<<<<

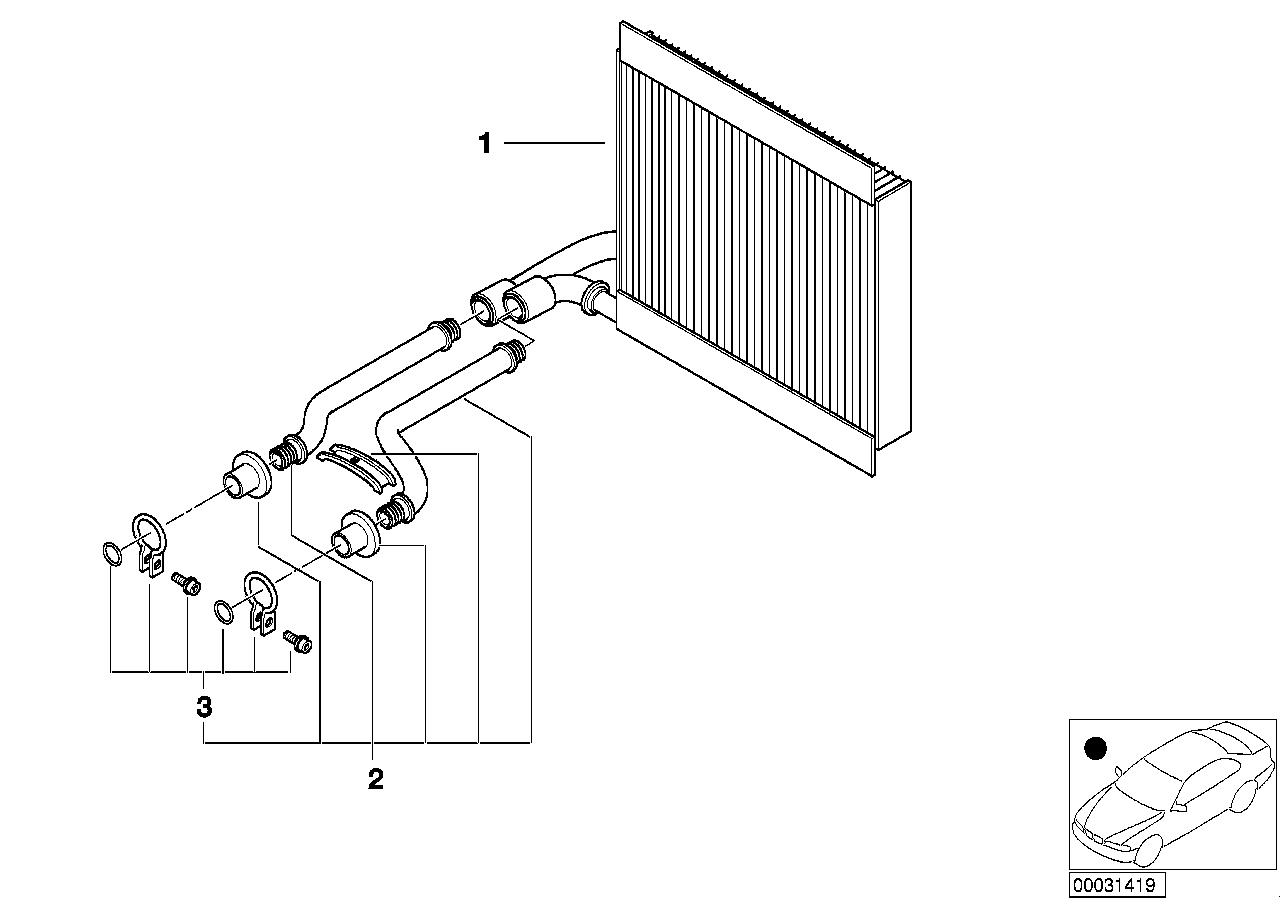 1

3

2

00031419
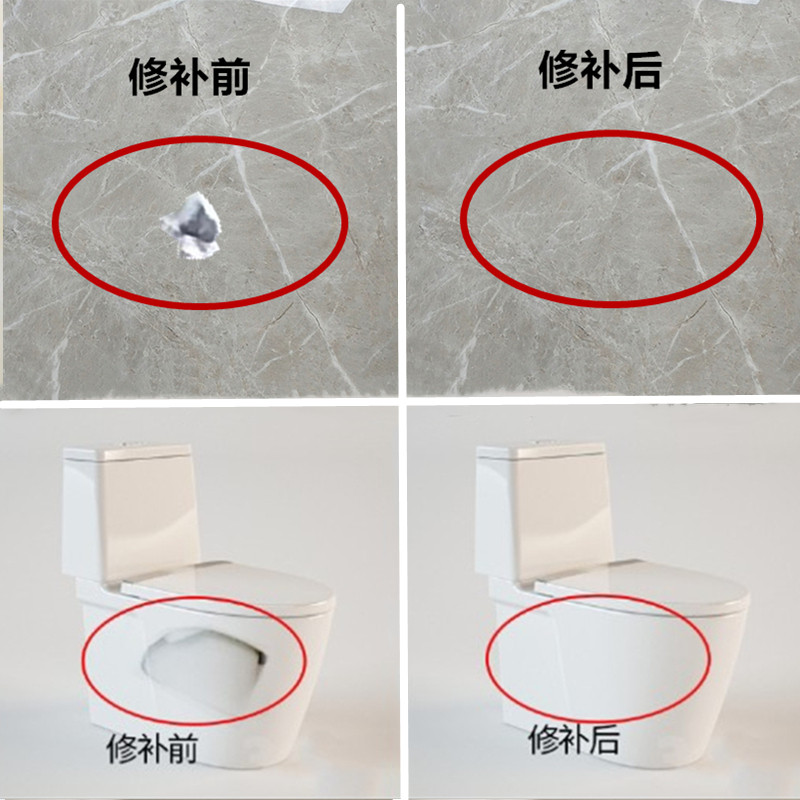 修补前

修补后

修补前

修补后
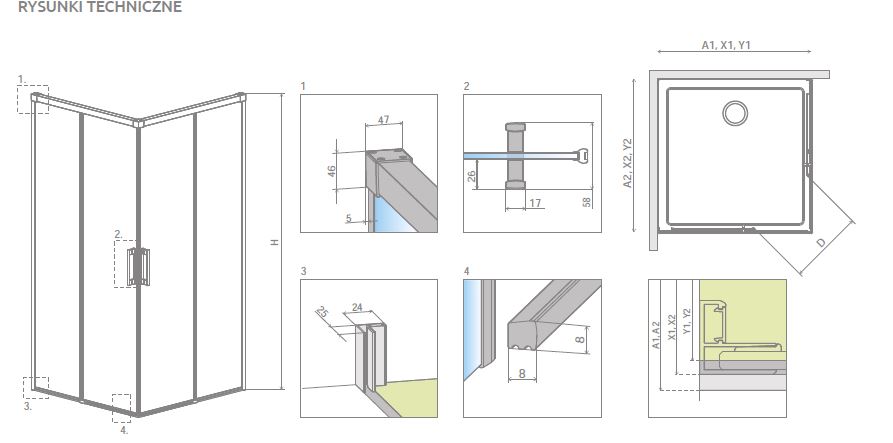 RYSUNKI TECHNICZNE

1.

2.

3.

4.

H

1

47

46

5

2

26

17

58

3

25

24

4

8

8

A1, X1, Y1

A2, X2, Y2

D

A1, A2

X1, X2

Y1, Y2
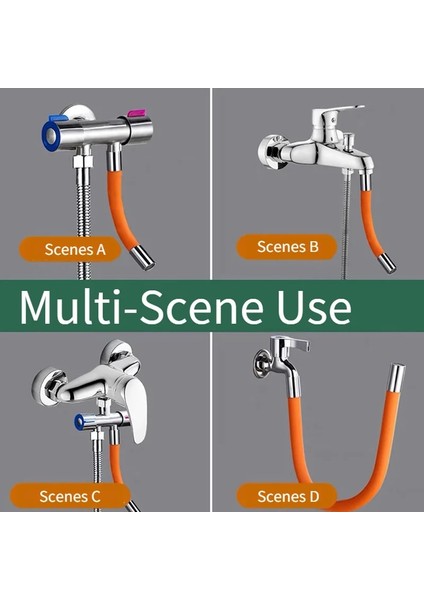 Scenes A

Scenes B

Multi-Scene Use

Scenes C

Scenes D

>>>>

- _EXERCISE GOAL_:
Could you retype every line above exactly as it appears, skipping the pictures?

- _SOLUTION_:
 1

3

2

00031419
 修补前

修补后

修补前

修补后
 RYSUNKI TECHNICZNE

1.

2.

3.

4.

H

1

47

46

5

2

26

17

58

3

25

24

4

8

8

A1, X1, Y1

A2, X2, Y2

D

A1, A2

X1, X2

Y1, Y2
 Scenes A

Scenes B

Multi-Scene Use

Scenes C

Scenes D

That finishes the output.